Are children taught about health conditions, such as depression, diabetes, sepsis and meningitis in school, so that they may recognise the signs in themselves and others?

Answered by Cabinet Secretary for Education | Answered on 13/12/2016

Our curriculum through science and through personal and social education (PSE) is designed to help learners make sense of their everyday lives and the wider world, including health, medicine and applications of technology in the world of science, health and work. The science curriculum is designed to support learners' understanding on the range of interdependent organisms and their inter-relationships; including issues such as influenza, chronic illnesses and disease. This includes names, structure and functions of the human body. The effects of drugs, alcohol and tobacco on the human body are also explored, among other areas, to develop contextualised understanding about how lifestyle decisions impact health. The curriculum includes specific focus on the structure and function of cells, tissues, organs and organ systems and how they support vital life processes. This includes how food is used as fuel during respiration, why a balanced diet is needed for good health, and the benefits and detriments of insulin, steroids, paracetamol and caffeine on the human body. The science curriculum is statutory for all until age 16 and at Key Stage 4 learners can engage in more in depth through study of GCSE Biology. Within that, learners will develop greater understanding of disease and affects on human health. This includes particular focus on the different causes of disease; how diseases can be spread; good practice to minimise spread of diseases; and how diseases are treated, such as antibiotics. This will include specific focus on pathogens or micro organism diseases such as bacteria, viruses, protists and fungi and how they play a role in diseases of the tissue, blood and fluid membranes such as Sepsis and Meningitis. Improving the emotional and mental health of children and young people is a key priority for the Welsh Government. One of the aims of our second delivery plan (2016-19) supporting the implementation of Together for Mental Health, our 10-year mental health strategy, is helping children and young people to be more resilient and better able to cope with poor mental well-being.

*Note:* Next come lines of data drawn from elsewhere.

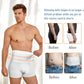 🎁Make Your Tummy Disappear in a Jiffy🏋️‍♂️Men's High Waist Tummy Control Shorts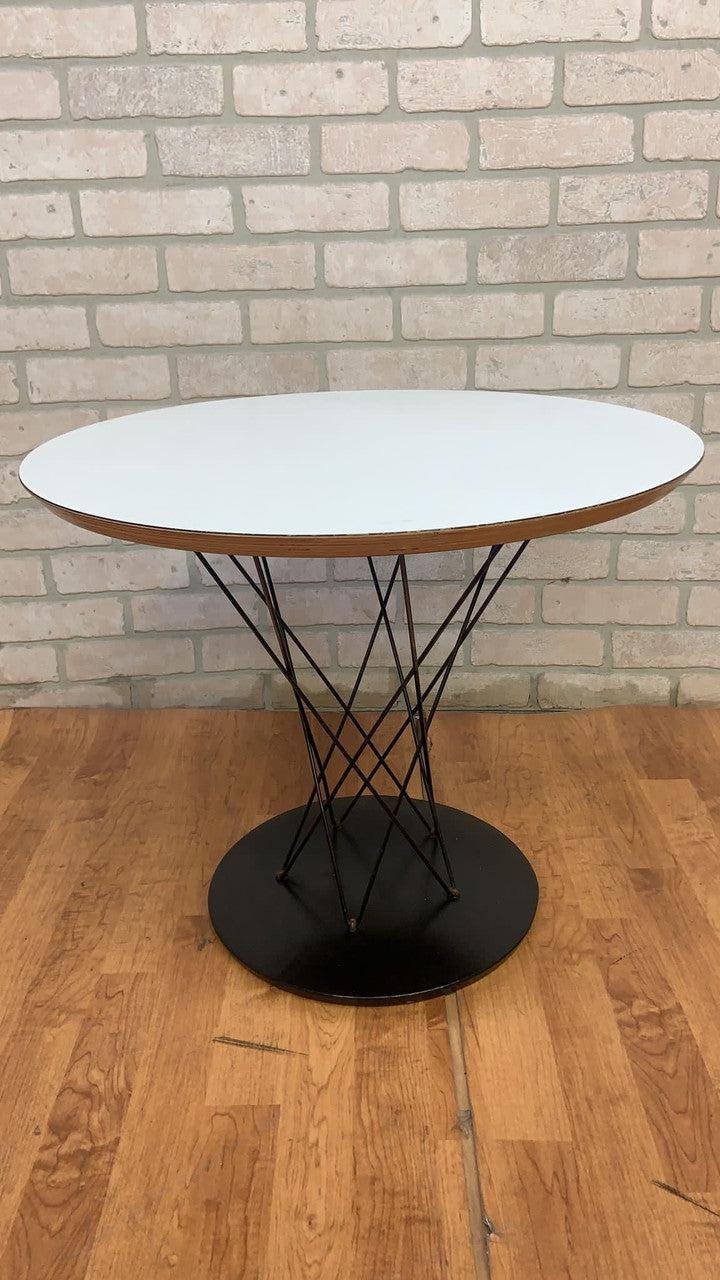 美品 イサムノグチ サイクロンテーブル ミッドセンチュリー モダン イサム・ノグチ◇ウォールナット◇サイクロンテーブル◇ミッド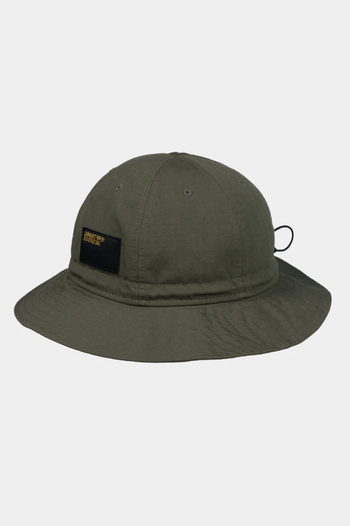 HASTE BUCKET HAT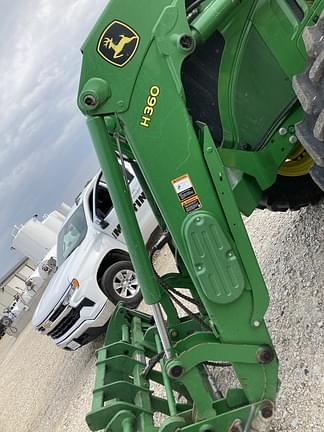 Image of John Deere H360 equipment image 3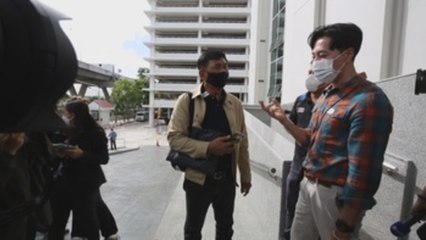 Cadena perpetua para expolicías tailandeses que mataron a un detenido en un vídeo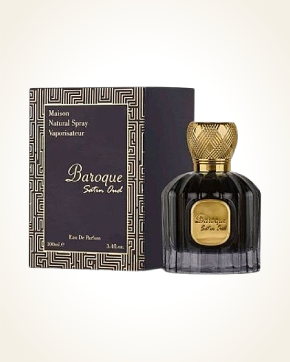Maison Alhambra Baroque Satin Oud - Eau de Parfum 100 ml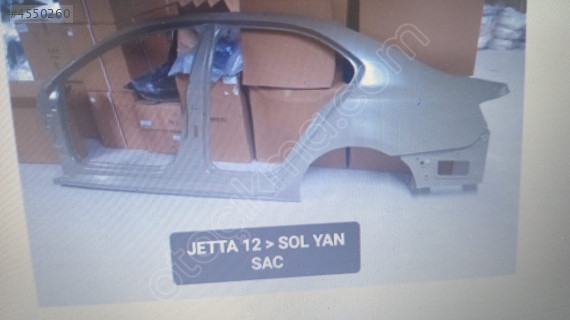 2011-2026 JETTA SOL FRANGART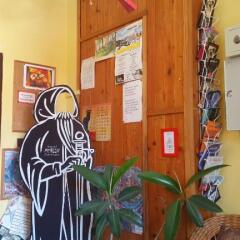 Отель Hostel Merlin Чехия, Чешский Крумлов - отзывы, цены и фото номеров - забронировать отель Hostel Merlin онлайн фото 21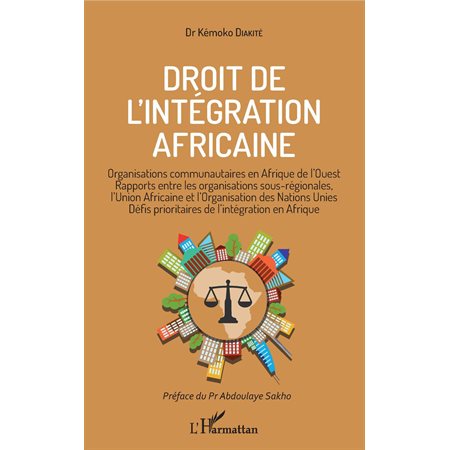 Droit de l'intégration africaine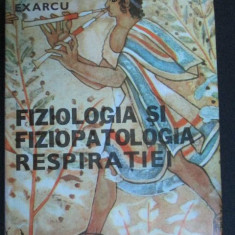 Fiziologia si fiziopatologia respiratiei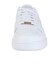 プーマ（PUMA）スニーカー スポーツシューズ リバウンド ジョイ ロウ ワイド 39843001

There are routes within the curriculum for schools to teach learners about mental health and different health conditions across all age groups through PSE, this is a statutory part of curriculum for all pupils aged 7-16 at maintained schools.
The PSE framework, which schools should use for planning PSE, contains five themes. One of these themes is Health and Emotional Wellbeing, which gives schools the opportunity to inform and discuss the affects of health conditions. Learners can be helped to improve their knowledge and practical skills to keep their mind and body safe and to make informed choices on nutrition, exercise, hygiene, safety and healthy choices. In the new curriculum and assessment arrangement currently being developed, will be designed to recognise that children and young people need to experience social, emotional and physical well-being to thrive and engage successfully with their education. The four purposes articulated in Successful Futures and which will be at the heart of the design of the new curriculum includes the aim that children should become healthy, confident individuals, ready to lead fulfilling lives as valued members of society. In addition, Health and well-being will be one of six Areas of Learning and Experience (AoLEs) which will be central to the structure of the new curriculum. The design of the new curriculum is being taken forward by a network of Pioneer Schools and practitioners working with education professionals and other experts across Wales and beyond (including; Estyn, consortia, Higher Education, business and other key partners). It is their collective expertise that will shape the new curriculum. Early in the New Year, working groups will be established to begin the design of the six AoLEs. The Health and well-being AoLE will draw on subjects and themes from mental, physical and emotional well-being. My ambition remains for the new curriculum to be made available to schools from 2018 and fully available to support learning and teaching by 2021.